Task goal.
Copy out the rows below from the line with "How far does" to the line with "24.9 meters", both lines included, keeping every character unchanged.

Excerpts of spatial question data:
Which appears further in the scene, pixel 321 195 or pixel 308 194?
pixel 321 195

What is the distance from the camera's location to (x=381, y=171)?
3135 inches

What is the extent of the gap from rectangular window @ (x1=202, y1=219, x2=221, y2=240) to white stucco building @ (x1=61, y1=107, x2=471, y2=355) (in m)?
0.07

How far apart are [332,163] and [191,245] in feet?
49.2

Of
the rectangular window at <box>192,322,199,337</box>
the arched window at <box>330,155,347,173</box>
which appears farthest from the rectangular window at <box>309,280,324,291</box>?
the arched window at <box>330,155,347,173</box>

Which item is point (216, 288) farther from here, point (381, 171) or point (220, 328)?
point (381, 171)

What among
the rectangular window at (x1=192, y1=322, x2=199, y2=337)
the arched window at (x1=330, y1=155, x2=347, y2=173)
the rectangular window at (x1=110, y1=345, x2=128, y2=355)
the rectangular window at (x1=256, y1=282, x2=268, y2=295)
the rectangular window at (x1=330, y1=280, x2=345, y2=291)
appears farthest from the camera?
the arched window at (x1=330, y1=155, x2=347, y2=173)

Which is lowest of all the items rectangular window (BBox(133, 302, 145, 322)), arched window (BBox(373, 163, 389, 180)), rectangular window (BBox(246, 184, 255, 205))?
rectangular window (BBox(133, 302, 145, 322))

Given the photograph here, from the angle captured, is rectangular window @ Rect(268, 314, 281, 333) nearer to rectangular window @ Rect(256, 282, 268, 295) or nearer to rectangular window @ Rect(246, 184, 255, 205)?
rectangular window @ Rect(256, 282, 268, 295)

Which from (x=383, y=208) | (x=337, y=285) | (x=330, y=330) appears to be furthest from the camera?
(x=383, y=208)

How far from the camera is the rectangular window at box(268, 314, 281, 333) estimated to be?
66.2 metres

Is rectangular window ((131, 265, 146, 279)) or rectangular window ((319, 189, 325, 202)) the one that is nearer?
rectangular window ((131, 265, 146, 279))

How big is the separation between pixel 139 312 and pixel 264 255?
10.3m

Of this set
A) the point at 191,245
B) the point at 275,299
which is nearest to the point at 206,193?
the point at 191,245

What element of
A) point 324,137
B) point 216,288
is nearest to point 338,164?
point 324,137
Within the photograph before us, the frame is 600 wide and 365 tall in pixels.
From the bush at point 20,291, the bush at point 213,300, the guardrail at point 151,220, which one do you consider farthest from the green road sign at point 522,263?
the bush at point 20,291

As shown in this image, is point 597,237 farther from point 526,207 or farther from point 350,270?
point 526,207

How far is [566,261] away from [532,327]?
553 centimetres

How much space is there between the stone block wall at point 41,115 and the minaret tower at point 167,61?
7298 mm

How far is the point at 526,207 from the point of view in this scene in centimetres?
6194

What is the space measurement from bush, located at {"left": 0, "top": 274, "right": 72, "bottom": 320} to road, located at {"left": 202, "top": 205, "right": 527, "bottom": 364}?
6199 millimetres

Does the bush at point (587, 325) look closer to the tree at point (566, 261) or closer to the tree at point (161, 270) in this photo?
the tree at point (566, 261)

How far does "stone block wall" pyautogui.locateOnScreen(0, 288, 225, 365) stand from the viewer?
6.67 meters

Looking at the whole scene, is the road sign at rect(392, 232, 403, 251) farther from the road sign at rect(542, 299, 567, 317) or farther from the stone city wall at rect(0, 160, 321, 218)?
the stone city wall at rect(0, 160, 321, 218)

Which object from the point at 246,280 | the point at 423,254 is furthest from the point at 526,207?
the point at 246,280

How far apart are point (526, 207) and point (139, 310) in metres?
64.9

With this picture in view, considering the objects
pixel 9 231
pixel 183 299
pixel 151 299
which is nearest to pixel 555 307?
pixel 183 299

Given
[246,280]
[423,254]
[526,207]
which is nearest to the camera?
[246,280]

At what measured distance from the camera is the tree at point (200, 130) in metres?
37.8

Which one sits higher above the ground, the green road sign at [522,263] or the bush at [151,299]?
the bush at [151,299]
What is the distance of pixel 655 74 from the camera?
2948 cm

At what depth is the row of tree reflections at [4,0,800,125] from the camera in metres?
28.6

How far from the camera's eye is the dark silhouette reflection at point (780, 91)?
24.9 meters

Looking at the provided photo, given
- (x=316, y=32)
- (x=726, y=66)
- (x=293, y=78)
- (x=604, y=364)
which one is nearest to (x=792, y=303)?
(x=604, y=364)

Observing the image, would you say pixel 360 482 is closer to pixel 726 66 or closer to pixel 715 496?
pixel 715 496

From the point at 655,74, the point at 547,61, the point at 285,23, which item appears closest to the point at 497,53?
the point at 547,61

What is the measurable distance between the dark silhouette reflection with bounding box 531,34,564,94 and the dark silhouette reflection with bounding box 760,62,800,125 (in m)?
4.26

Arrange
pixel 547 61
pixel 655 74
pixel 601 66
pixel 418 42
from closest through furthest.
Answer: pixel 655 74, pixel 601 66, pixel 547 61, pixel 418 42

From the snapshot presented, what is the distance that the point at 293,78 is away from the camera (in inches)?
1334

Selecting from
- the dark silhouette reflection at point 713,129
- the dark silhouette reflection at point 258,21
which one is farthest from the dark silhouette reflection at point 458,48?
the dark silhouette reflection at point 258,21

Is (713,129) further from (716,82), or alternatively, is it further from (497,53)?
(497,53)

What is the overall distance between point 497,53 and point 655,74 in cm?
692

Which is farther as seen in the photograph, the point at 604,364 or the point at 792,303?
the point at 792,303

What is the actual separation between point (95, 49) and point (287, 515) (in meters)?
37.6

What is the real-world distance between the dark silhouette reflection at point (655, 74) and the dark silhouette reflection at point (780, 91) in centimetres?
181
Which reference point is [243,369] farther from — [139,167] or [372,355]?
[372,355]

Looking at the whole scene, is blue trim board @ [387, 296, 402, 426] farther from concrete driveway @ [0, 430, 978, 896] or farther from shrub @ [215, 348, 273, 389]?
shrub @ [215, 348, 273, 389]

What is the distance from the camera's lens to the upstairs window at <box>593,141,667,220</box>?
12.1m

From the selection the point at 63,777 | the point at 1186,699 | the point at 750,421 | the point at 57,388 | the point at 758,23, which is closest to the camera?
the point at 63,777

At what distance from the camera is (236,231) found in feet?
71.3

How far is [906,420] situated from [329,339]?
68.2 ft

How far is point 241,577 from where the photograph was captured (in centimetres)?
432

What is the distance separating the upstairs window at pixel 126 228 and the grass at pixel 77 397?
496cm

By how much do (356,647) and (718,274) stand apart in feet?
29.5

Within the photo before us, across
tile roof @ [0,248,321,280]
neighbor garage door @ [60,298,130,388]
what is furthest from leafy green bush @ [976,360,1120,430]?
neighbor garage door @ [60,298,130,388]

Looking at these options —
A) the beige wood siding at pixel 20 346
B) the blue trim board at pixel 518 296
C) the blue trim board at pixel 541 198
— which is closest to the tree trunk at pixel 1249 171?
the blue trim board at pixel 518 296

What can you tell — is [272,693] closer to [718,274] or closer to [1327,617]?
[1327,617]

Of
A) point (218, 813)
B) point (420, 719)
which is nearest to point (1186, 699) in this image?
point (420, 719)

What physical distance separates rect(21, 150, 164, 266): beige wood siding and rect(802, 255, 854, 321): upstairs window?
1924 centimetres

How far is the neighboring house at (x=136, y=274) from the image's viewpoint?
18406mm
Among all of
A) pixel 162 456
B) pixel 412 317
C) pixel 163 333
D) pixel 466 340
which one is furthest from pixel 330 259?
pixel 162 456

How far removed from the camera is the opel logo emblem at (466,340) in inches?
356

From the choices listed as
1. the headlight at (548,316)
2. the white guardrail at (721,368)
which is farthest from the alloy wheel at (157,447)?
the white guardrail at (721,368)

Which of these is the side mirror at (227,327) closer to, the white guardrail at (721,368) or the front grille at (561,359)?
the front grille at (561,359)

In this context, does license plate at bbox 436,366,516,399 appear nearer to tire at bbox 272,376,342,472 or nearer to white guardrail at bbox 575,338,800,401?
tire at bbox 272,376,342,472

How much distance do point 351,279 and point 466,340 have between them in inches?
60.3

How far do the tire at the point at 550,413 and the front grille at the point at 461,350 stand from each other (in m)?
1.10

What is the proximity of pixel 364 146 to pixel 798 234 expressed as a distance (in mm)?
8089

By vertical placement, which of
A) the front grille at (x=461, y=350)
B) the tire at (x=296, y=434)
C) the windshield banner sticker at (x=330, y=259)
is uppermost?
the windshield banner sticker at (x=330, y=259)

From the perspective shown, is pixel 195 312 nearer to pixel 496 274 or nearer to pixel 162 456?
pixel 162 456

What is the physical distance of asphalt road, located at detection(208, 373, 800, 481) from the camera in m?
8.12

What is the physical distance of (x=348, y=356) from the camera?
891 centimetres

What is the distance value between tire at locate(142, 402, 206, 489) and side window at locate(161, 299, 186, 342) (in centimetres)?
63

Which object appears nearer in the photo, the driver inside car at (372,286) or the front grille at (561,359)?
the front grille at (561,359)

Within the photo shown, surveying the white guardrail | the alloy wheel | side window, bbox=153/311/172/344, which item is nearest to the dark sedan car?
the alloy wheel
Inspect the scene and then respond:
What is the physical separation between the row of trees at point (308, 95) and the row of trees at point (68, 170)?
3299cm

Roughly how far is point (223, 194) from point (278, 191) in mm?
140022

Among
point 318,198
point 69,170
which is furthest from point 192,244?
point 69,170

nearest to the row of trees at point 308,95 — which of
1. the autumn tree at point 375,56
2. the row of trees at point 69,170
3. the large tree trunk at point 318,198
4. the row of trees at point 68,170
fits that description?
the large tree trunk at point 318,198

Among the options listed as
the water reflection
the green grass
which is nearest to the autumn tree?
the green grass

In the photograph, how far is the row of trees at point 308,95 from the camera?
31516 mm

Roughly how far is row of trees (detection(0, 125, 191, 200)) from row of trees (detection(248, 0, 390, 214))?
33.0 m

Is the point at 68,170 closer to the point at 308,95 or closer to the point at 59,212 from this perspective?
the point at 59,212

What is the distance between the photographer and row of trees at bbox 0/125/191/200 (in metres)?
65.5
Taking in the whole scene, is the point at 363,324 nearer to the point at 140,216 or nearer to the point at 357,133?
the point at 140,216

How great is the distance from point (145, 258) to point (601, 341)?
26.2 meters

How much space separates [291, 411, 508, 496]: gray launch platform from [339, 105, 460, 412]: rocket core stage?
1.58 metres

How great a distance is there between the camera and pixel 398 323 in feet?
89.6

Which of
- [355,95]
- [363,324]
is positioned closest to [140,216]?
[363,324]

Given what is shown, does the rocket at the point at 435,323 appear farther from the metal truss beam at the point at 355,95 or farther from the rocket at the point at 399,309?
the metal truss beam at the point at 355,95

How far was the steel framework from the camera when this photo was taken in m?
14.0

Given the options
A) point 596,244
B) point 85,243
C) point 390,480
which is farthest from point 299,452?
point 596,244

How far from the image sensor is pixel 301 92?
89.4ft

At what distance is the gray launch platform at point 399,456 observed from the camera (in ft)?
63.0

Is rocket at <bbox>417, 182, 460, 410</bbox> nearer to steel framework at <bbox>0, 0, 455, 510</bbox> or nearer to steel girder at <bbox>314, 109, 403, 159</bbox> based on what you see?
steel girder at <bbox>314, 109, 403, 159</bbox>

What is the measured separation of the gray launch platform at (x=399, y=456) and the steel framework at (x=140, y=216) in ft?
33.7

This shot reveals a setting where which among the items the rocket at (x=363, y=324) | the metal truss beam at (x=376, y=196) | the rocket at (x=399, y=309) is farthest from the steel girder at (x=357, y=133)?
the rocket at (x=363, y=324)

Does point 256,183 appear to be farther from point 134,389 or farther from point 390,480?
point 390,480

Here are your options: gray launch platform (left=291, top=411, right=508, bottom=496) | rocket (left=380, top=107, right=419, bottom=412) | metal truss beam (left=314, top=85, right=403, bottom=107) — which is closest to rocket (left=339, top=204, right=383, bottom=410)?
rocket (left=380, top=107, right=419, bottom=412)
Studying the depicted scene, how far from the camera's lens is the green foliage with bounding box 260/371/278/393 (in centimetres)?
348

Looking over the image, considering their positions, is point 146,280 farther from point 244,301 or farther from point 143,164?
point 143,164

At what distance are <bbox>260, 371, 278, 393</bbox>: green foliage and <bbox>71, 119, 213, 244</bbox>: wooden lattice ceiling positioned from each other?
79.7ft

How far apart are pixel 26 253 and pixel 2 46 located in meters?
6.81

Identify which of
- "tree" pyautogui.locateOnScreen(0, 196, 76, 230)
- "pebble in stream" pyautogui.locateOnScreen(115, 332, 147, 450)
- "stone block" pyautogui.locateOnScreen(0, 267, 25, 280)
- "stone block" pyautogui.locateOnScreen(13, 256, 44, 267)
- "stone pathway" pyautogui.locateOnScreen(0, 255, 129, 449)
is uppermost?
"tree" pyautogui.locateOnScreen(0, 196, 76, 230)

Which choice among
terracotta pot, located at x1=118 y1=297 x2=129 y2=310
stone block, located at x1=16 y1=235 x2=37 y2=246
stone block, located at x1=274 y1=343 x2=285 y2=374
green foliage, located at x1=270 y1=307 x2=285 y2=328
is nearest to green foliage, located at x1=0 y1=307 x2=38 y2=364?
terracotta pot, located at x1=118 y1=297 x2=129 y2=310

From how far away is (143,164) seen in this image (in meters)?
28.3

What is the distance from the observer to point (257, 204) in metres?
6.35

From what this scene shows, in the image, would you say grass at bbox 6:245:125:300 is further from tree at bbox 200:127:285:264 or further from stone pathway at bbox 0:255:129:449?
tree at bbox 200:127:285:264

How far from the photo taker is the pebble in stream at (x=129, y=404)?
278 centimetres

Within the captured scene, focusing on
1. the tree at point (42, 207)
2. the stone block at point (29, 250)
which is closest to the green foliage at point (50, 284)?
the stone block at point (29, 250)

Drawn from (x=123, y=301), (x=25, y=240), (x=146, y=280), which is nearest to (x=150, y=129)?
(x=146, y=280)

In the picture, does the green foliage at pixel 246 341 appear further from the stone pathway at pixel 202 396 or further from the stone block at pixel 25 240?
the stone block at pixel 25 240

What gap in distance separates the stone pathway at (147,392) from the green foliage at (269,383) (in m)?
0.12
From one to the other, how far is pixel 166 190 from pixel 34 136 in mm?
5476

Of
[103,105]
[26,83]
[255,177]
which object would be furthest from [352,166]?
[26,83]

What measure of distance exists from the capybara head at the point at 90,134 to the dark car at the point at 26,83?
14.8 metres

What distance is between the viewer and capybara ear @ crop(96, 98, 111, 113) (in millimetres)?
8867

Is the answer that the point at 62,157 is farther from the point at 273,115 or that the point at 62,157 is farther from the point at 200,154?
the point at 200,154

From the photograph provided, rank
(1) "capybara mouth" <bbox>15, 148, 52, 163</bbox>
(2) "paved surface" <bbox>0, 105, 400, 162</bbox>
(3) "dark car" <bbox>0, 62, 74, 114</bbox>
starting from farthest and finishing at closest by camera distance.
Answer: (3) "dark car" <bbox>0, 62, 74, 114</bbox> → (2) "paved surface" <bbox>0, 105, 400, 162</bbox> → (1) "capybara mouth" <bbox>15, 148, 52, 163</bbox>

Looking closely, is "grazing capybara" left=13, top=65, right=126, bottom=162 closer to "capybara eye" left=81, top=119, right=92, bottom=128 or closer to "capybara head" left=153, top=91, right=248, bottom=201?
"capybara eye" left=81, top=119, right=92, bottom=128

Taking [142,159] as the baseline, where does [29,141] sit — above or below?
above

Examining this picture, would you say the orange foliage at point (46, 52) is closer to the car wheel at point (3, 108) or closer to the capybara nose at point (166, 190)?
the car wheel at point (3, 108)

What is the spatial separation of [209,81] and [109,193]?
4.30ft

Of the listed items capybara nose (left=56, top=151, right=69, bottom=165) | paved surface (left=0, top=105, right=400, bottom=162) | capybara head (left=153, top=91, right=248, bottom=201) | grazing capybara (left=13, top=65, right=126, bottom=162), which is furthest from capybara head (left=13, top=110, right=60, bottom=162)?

Result of this task.
How far does "stone block wall" pyautogui.locateOnScreen(0, 288, 225, 365) stand from the viewer?
6.67 meters

Looking at the whole scene, is the road sign at rect(392, 232, 403, 251) farther from the road sign at rect(542, 299, 567, 317) or farther from the stone city wall at rect(0, 160, 321, 218)?
the stone city wall at rect(0, 160, 321, 218)

Which object from the point at 246,280 | the point at 423,254 is furthest from the point at 526,207?
the point at 246,280

How far apart are point (526, 207) and point (139, 310) in metres?
64.9

With this picture in view, considering the objects
pixel 9 231
pixel 183 299
pixel 151 299
which is nearest to pixel 555 307?
pixel 183 299

Given
[246,280]
[423,254]
[526,207]
which is nearest to the camera?
[246,280]

At what measured distance from the camera is the tree at point (200, 130) in metres?
37.8

Which one sits higher above the ground, the green road sign at [522,263] or the bush at [151,299]?
the bush at [151,299]
What is the distance of pixel 655 74 from the camera?
2948 cm

At what depth is the row of tree reflections at [4,0,800,125] from the camera in metres?
28.6

How far from the camera's eye is the dark silhouette reflection at point (780, 91)?
24.9 meters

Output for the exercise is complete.